_ACTIVITIES_:
A: Write out the passage of the blog text below, starting with "2. Using a fat" and going on through "to remove it.".
B: In the blog text below, which used book seller is said to do a pretty good job with its stickers?

_EXTRACTED TEXT_:
Wednesday, February 23, 2011

Rant: Used Book Dealers

I have a cold. Ergo, I am crabby. Ergo, I want to complain about something. I am convinced that all great reformers had perpetual head colds.

Where do used book dealers get off? I mean SERIOUSLY! Used car dealers don't key their name on the doors of their merchandise! Thrift shop owners don't write the price in black magic marker on the front of every piece of clothing. And yet used book dealers seem to think nothing of defacing the covers of their stock!

Here are some of my biggest pet peeves:

1. Stickers that don't peel off easily and leave fuzzy remains and sticky adhesive patches on the covers.

Exhibit A: Does it really cost that much to get stickers that peel off?

2. Using a fat black marker on the cover

Exhibit B: They've already got a huge sticker - couldn't they have used it to cover the barcode and forgone the marker?

3. Making a HOLE in the cover.

Exhibit C: What's the matter, guys, couldn't get your big, nasty sticker to stretch far enough? Or was it just a love affair with a hole punch?

4. Stickers whose adhesive is so powerful IT TEARS THE BEAUTIFUL FRONT COVER with any attempt to remove it.

Exhibit D: Weep with me. Just Weep.

It's not that I don't appreciate used bookstores and sellers. Believe me, on a graduate student stipend I give them a LOT of business. But does having used merchandise mean it's ok to vandalize it?

(I should qualify that not all used book dealers are offenders. Half Price Books, for example, does a pretty good job of using small, easily peel-offable stickers.)

Sunday, February 20, 2011

Review: A Bear Called Paddington

A Bear Called Paddington by Michael Bond, first published 1958, 128 pages

Tonight, I'm delighted to point the spotlight at one of my very favorite children's books. A Bear Called Paddington and its sequels are stories that have transitioned well for me: I loved them when I was a kid, and I appreciate them just as much (perhaps even more) as an adult.

_GIVEN MATERIAL_:
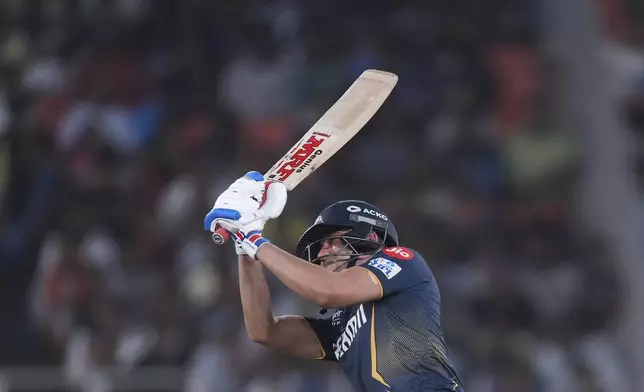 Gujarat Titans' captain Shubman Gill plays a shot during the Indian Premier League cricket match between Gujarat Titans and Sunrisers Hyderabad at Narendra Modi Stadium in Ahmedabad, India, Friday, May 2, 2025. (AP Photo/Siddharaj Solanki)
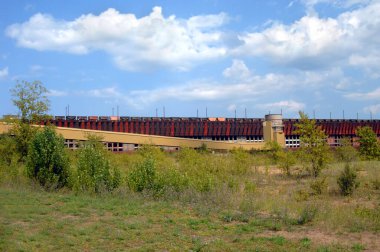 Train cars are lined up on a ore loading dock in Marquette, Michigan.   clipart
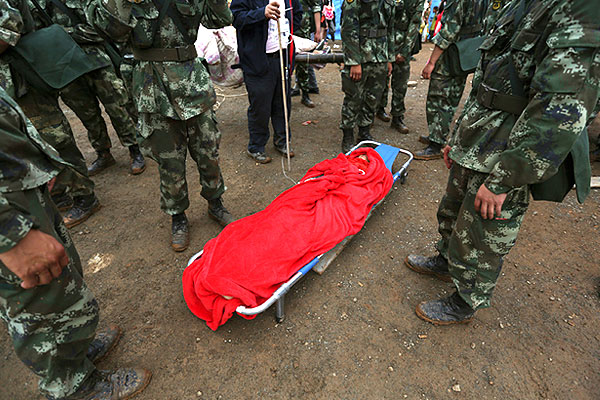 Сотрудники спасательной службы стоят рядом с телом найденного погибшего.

_ACTIVITY ANSWERS_:
A:
2. Using a fat black marker on the cover

Exhibit B: They've already got a huge sticker - couldn't they have used it to cover the barcode and forgone the marker?

3. Making a HOLE in the cover.

Exhibit C: What's the matter, guys, couldn't get your big, nasty sticker to stretch far enough? Or was it just a love affair with a hole punch?

4. Stickers whose adhesive is so powerful IT TEARS THE BEAUTIFUL FRONT COVER with any attempt to remove it.

B: Half Price Books